### Testo di riferimento
Favria 23.08.2023  Giorgio Cortese

Buona giornata. Certi giorni siamo obbligati a portare la croce cantando, per infondere ottimismo a chi abbiamo vicino. Felice mercoledì

Cartismo.

A metà Ottocento in Inghilterra le istanze politiche e sociali di operai e artigiani, ceti protagonisti della rampante rivoluzione industriale ma estromessi dai suoi favolosi dividendi, trovarono una prima piattaforma rivendicativa nella “Carta del Popolo, People’s Charter, una serie di richieste volte a spalancare anche agli ultimi l’accesso alla vita politica britannica: suffragio universale solo per gli uomini, elezione annuale del Parlamento, votazione segreta dei deputati, divisione del Paese in circoscrizioni elettorali uguali, in modo da assicurare a tutti i ceti un’equa rappresentanza, abrogazione del censo per essere eletti e remunerazione dei deputati. Nel biennio 1838-39 in comizi e iniziative di piazza vennero raccolte oltre un milione di firme a supporto della “carta” che venne presentata in Parlamento sotto forma di petizione. A più riprese il governo britannico respinse le richieste dei “cartisti”, mentre contemporaneamente stringeva il cappio attorno al movimento moltiplicando arresti e divieti di assembramento per cortei e comizi. Minato dalla repressione e da una certa debolezza dei dirigenti, divisi tra il mantenimento della lotta sui binari democratici o il passaggio ad uno scontro più radicale, il cartismo perse lentamente la sua iniziale spinta propulsiva. Non andò però perduta l’esperienza politica di quel primo tentativo di riunire i lavoratori del Regno Unito attorno ad una piattaforma di rivendicazioni. Istanze che avrebbero trovato un nuovo approdo nel
nascente movimento socialista.

Favria,  24.08.2023  Giorgio Cortese

Buona giornata. Solo se abbiamo cura di seminare bene il nostro presente, potremo  poi raccogliere buoni frutti per il futuro. Felice giovedì.

Peter Nirsch.

Peter Nirsch, un vagabondo, vissuto in Germania alla fine del ’500, misterioso e ben poco conosciuto, sembra uscito da un romanzo dell’orrore: invece è realmente esistito ed è forse il primo serial killer tedesco. Si stima che abbia ucciso 520 persone, tra cui la moglie. A molte delle vittime strappa bocconi di carne e li mangia con gusto! Per  compiere le sue nefandezze gira tutta la Germania, l’Austria e la Boemia. Mentre si trova a Norimberga, nel 1581, viene riconosciuto da due uomini a causa di certe cicatrici che ha sul corpo e per le dita storte di una mano. Le guardie lo arrestano e lui confessa tutti i delitti, prima di essere condannato a morte per squartamento. Insomma, lui è crudele, ma
anche i giudici allora non scherzano.

### Elenco dati
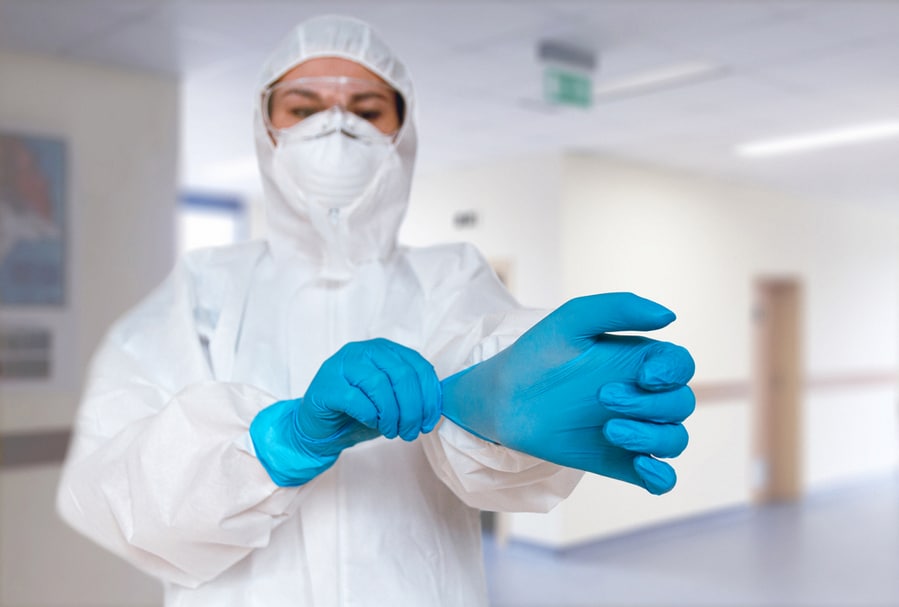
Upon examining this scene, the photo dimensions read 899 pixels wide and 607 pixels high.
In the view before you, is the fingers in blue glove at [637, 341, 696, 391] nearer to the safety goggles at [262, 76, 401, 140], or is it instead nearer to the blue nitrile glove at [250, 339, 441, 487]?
the blue nitrile glove at [250, 339, 441, 487]

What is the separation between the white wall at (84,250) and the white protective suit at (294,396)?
2097 millimetres

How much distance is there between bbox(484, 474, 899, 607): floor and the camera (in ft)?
13.7

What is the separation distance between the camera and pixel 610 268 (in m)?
4.79

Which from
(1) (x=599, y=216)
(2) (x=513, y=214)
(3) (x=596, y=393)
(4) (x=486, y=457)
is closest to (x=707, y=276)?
(1) (x=599, y=216)

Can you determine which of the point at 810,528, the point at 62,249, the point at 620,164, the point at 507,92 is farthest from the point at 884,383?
the point at 62,249

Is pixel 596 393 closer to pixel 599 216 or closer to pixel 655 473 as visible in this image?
pixel 655 473

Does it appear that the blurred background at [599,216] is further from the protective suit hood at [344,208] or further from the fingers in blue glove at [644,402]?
the fingers in blue glove at [644,402]

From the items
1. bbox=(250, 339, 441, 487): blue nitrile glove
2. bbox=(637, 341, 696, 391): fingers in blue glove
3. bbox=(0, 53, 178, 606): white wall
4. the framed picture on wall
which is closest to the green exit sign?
bbox=(0, 53, 178, 606): white wall

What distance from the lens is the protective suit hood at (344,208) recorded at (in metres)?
1.16

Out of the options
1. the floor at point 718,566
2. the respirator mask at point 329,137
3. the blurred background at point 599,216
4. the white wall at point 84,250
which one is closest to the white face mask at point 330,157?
the respirator mask at point 329,137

### Consegna
Riporta le rivendicazioni contenute nella Carta del Popolo secondo il testo di riferimento.

### Soluzione esercizio
- suffragio universale solo per gli uomini
- elezione annuale del Parlamento
- votazione segreta dei deputati
- divisione del Paese in circoscrizioni elettorali uguali
- abrogazione del censo per essere eletti
- remunerazione dei deputati